Sounds good. I'm not working but could spare a few quid if we decided to do it. Anything to make the Albion crest that bit bigger!:wave:
 




Spider

New member
Sep 15, 2007
3,614
Um, let's just hang ON here a minute. Isn't that the same small and noble band of Weymouth brothers that just stung the bookies for a MILLION QUID? ???

Go to the Weymouth FC official website and read the truth of that story - the club aren't happy about the way their fans have been portrayed.
 


Tom Hark Preston Park

Will Post For Cash
Jul 6, 2003
72,348
Go to the Weymouth FC official website and read the truth of that story - the club aren't happy about the way their fans have been portrayed.

I very much doubt the truth of the betting coup is to be found on, or around, or anywhere near the Weymouth FC official website :lol:
 


Djmiles

Barndoor Holroyd
Dec 1, 2005
12,064
Kitchener, Canada
Um, let's just hang ON here a minute.
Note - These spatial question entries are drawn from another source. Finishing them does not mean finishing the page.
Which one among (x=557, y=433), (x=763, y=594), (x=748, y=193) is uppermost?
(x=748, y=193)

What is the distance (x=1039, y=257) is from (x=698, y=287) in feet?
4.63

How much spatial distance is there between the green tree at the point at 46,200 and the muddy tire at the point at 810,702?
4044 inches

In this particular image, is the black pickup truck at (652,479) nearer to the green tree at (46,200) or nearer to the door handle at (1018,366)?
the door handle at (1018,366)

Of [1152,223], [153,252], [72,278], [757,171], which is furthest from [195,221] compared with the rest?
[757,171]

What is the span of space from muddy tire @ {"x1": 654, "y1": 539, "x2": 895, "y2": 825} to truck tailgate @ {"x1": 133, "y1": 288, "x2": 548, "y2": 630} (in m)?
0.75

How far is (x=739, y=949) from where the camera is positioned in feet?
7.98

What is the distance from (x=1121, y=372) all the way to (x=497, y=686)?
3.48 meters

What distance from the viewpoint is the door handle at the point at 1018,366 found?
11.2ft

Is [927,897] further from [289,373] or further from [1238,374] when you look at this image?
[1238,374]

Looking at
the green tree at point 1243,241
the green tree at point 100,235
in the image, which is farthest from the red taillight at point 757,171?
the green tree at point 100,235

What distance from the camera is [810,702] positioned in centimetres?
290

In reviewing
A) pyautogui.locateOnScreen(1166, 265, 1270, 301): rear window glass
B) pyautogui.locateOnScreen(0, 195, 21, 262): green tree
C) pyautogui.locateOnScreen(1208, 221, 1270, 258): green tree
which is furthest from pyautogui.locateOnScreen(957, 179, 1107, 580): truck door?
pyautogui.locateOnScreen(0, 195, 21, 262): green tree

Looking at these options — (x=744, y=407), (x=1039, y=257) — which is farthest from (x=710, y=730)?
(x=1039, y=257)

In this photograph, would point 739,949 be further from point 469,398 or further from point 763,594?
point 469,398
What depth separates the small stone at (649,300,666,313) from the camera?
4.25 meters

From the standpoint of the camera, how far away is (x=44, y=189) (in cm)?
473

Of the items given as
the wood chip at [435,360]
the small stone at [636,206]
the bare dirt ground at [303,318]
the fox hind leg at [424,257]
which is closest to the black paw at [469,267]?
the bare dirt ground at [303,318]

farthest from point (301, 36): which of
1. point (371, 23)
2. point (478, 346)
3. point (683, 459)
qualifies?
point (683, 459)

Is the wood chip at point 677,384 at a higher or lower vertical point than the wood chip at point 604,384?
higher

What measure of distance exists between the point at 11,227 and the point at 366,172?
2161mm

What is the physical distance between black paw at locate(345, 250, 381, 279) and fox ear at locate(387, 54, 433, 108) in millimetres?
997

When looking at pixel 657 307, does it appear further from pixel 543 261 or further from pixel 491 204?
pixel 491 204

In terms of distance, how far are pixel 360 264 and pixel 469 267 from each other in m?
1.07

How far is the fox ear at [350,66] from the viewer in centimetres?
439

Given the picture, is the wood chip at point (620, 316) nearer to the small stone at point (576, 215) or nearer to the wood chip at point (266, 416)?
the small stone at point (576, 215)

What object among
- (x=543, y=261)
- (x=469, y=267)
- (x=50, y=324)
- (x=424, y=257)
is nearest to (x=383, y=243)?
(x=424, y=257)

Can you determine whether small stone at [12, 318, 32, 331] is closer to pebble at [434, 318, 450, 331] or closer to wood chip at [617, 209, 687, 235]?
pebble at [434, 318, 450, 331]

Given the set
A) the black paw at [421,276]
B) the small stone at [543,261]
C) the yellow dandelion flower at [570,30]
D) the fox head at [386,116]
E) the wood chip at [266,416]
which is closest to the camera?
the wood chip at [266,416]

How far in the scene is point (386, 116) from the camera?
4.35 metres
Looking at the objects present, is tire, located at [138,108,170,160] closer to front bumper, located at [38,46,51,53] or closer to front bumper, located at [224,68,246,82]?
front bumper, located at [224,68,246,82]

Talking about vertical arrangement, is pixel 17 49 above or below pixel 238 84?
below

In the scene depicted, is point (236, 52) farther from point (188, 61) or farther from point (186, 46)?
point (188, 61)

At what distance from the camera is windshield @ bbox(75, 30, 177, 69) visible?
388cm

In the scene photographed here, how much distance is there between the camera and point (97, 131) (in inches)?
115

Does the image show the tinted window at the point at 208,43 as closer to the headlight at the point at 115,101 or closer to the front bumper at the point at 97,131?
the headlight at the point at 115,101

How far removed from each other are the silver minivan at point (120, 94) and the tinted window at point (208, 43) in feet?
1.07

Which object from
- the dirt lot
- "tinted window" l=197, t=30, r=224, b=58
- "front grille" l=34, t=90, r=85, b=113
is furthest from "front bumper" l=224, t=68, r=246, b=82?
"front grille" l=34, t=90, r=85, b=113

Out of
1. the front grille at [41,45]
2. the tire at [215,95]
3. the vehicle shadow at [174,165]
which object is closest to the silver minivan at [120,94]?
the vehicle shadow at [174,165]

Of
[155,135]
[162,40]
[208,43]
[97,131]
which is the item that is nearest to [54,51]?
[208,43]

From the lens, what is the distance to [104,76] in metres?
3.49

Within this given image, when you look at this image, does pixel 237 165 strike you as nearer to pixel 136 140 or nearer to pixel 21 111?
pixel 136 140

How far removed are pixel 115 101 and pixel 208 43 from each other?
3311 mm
Isn't that the same small and noble band of Weymouth brothers that just stung the bookies for a MILLION QUID? ???

Assuming Rushden were say 2/1, that would require £500,000 of bets to be placed.

That's £517 for each and every person at that stadium on Saturday. Hardly sounds realistic for a small non-league side personally.
 


Spider

New member
Sep 15, 2007
3,614
I very much doubt the truth of the betting coup is to be found on, or around, or anywhere near the Weymouth FC official website :lol:

Fair point. Equally it's a bit stupid to deny sympathy for the club because of one betting coup.

Weymouth fans are not pleased as punch
Any outsider visiting this website or reading any online newspaper might be under the impression that we - the Weymouth fans - happily filled our boots with hundreds of thousands of pounds on the back of the club's financial plight.
This is NOT TRUE.

ITV News, Channel 4, Daily Mail, others - we are looking at YOU.

Of course, the press might have found one or two locals who did well out of the misfortune of unobservant bookmakers, but even a cursory glance at any betting forum showed that there was a rush to get on this particular bet last Friday irrespective of which team they supported or where they lived.

The untruths surrounding this story - while bringing us publicity at a time we need it most - seriously undermines any action Weymouth fans are trying to do in order to save our precious local club.